There’s an opportunity here to challenge the belief that marketing on Facebook is necessary for success.
Because of the existence of walled gardens between major ad tracking platforms, there is a risk of digital and social measurement being inaccurate, as well as duplicated conversion counting between platforms, without diligent management of pixel and tracking strategy. This makes it necessary for marketers to invest in more advanced measurement tools, like multi-touch attribution and marketing mix models. There’s an opportunity here to challenge the belief that marketing on Facebook is necessary for success.
Going dark on social media could allow many brands to measure the true impact of their social campaigns on sales. We believe most of the larger marketers already understand the impact of cancelling or pausing their campaigns.
Brands that are fortunate enough to have a multifaceted analytics approach are able to triangulate the Facebook impact across digital last touch attribution, digital multi-touch attribution, attitudinal surveys and cross-channel marketing mix modeling. Smaller companies should take note. Multi-touch attribution (MTA) is a good first step, especially for marketers only investing in online advertising. MTA tools help identify where in the path to purchase Facebook assists in the conversion. Facebook even offers a free version of this methodology to help validate their impact on your business. MTAs can help you understand Facebook’s advertising in the path to purchase, but not necessarily the total impact to the business when it comes to offline media investment, promotions and market factors.
Our hypothesis posits that larger brands leaned into their marketing mix (MMM) tools to help make the decision to cut their Facebook spend and to determine the optimal ways to reinvest their budgets to make up for any lost sales. MMMs help quantify an individual media vehicle’s incremental impact on sales and how media vehicles interact with each other, while controlling for promotions, non-paid media, distribution and other internal and external business drivers. This approach allows brands to understand and quantify marginal ROI for any decrease in investment of one tactic and increase in another.

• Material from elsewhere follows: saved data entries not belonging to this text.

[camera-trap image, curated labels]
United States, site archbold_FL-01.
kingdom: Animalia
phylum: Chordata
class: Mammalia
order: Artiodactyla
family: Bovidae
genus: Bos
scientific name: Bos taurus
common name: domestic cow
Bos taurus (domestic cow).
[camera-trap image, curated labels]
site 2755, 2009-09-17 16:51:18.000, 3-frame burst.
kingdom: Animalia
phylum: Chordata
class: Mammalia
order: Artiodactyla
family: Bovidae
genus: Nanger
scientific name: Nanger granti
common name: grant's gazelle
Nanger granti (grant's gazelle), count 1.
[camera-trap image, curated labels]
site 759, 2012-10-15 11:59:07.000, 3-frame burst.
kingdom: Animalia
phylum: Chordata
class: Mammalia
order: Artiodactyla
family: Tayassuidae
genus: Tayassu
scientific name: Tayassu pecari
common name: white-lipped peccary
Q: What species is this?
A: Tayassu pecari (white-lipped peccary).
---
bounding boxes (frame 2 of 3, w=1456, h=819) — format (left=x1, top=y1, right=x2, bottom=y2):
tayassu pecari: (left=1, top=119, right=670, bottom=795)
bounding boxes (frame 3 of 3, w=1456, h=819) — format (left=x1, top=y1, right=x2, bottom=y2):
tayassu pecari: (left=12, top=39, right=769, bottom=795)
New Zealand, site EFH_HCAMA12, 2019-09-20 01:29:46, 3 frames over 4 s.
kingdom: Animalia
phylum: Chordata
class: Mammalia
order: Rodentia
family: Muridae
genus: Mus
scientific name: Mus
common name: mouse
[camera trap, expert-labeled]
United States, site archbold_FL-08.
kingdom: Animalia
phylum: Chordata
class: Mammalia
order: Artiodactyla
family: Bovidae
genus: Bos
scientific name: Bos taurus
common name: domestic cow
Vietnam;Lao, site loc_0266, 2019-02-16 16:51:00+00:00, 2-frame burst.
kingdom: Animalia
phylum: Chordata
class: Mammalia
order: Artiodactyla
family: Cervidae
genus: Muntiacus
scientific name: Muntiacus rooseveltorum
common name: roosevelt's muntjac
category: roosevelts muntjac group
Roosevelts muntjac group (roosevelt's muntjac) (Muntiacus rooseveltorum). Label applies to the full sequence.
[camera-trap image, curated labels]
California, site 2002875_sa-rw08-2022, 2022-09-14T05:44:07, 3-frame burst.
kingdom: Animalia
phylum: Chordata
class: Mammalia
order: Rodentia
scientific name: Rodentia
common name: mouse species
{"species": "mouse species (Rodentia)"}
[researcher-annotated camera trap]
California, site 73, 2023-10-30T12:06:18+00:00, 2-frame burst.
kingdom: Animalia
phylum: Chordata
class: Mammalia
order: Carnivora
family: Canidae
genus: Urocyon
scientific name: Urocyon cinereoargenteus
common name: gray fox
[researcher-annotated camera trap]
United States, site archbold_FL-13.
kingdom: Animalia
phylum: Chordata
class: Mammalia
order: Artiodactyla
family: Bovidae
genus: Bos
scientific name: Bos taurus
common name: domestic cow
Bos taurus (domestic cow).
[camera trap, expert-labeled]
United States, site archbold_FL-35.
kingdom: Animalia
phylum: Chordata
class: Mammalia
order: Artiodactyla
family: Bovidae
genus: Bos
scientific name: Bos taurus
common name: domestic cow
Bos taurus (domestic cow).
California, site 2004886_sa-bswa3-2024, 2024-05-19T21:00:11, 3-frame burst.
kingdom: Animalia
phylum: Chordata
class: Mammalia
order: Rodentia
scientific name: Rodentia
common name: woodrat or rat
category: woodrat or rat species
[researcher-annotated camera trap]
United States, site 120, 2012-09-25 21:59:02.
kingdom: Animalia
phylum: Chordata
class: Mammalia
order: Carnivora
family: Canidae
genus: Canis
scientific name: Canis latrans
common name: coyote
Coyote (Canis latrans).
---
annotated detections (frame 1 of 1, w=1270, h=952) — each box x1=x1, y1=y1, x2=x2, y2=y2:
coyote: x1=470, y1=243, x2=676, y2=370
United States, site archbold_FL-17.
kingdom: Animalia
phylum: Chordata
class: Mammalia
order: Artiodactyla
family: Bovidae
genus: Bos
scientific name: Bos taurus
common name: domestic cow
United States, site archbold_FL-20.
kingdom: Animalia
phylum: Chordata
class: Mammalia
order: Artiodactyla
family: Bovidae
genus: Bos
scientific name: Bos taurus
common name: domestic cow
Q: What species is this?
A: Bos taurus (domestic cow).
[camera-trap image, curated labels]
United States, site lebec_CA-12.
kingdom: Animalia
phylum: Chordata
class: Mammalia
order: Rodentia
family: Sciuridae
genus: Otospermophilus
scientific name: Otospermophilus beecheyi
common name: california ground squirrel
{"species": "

As the headlines continue to roll in with more brands choosing to divest from Facebook, some of our clients considering similar steps have asked for our assistance in evaluating their media strategy and quantifying the possible impact. We have encouraged them to use the in-house tools they have in place to measure and analyze:
What is the incremental reach you get on Facebook, and who are you reaching? Are you already reaching that same audience through other efforts or can you find them through other channels?
Last touch measures and multi-touch measures
Having used these measures to tactically optimize Facebook, now evaluate how much of your campaign optimization could be impacted by duplicative conversion counts between platforms. How much of that do you anticipate would dry up if your brand was to divested from Facebook?
Digital control groups
Are you currently implementing, or have you previously executed, control groups to better quantify Facebook’s incremental impact on your business?
Based on your marketing mix analysis, what do you anticipate will be the incremental loss in sales to your business by divesting from Facebook, and what components of your media plan can scale to offset any incremental sales loss you will see from Facebook? Secondarily, what has your MMM told you about positive PR in the past? And do you anticipate that any PR related to divesting from Facebook will help offset some of those incremental sales as well?
Now is the time to triangulate your different measurement approaches to get at the truth. If all those fail, you can just go dark and see what happens.